There are so many antique stores, boutiques, and cute shops lining the historical downtown of Natchez that we didn’t have a chance to see them all. However, let me just say we got some DEALS on antiques and other unique items – enough so to make it more than worth eating our return trip air tickets and paying to drop off our rental car at DFW so we could cart our haul back home. Make sure to check out these antique stores: Vintage Retreat (100 State St), Primitives (505 Franklin St), Fleur de Lis (415 Franklin St), and Natchez Antiques (701 Franklin St), which is where we got the majority of our haul. For non-antique but totally cute, giftable items, hit Darby’s (410 Main St — pricey stuff, but some deals can be found – and you can taste test their famous fudge while you browse!), and the gift shops of the historic homes. (I thought the Rosalie shop was the best, and bought some cute items for my kids there.)
Antebellum homes plus Southern hospitality plus scrumptious home-cooked breakfasts equals a bed & breakfast traveler’s dream. There are around 40 B&B’s in Natchez, many of which are in gorgeous mansions surrounded by lush gardens. You have several opportunities to sleep in the homes of the old cotton planters, often being hosted by the descendants of the families that built the homes. Many of these are reviewed on TripAdvisor.com, which is where we found our beautiful B&B, The Elms. This home is steeped in history, and we were hosted by a fifth generation owner — who also happens to be a celebrated artist and Top 20 Woman Chef according to USA Today (see history of The Elms). If hotels are more your style, two large ones are located in the historic downtown area, including the 119-room Natchez Grand Hotel and the 131-room Natchez Eola Hotel.
Even though our trip was only two days long, we did sample many of the “must-do” restaurants in Natchez. The highlight of my off-my-diet-all-you-can-eat weekend was the Natchez beignet at Biscuits & Blues, a yummy restaurant in the historic downtown on Main Street. Another must for their great tamales and “knock you naked” margaritas is Fat Mama‘s, where I also purchased one of my favorite finds for the weekend – a crab wall hanging made from Sam Adams bottle caps (looks much cooler than it sounds, see the pic!). A somewhat mediocre BBQ joint topped off our weekend, but we just had to check it out after seeing the name: The Pig Out Inn (because this was my goal for the weekend – to pig out!), with the motto of “Swine Dining at Its Finest.” Too bad they were out of T-shirts that night, because I would have bought one each for the whole family.
How to Get There:
The only downside to Natchez is that you will need to spend part of your vacation time traveling there. The closest airports are in either Baton Rouge or Jackson, MS (where we flew). From there, you have a 90 or 110 mile drive to reach the town. I suggest driving the entire way; it’s an easy drive across I-20, and you’ll see pretty scenery in East Texas and Louisiana along the way. We made it home from Natchez to DFW Airport in 6.5 hours – and that was after taking a 2-lane highway across the entire state of Louisiana so I could check out Natchitoches (which also looks pretty darn cute!).

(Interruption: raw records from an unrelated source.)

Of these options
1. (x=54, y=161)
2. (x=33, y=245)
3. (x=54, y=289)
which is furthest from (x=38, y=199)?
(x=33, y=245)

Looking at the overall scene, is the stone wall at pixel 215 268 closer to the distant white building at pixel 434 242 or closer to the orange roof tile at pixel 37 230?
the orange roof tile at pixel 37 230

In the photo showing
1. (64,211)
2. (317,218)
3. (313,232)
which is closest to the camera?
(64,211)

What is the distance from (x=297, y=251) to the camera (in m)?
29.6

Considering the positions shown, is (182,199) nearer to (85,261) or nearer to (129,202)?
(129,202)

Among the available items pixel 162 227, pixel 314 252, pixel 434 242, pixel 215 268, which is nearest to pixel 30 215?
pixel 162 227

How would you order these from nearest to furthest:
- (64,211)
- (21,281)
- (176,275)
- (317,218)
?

In the spring and fall during “pilgrimage” weeks, many additional homes are available to be toured, many of which are private residences. Check out the Natchez Pilgrimage website for dates and house tour schedules. Additionally, 2010 will see the 6th Annual Great Mississippi River Balloon Race, which is held in Natchez in October.
After our great weekend in Natchez, my sister and I are already planning another girl’s weekend…this time including our other sis, our Mom, and all my nieces. I hope you also get a chance to visit this gem of the South soon!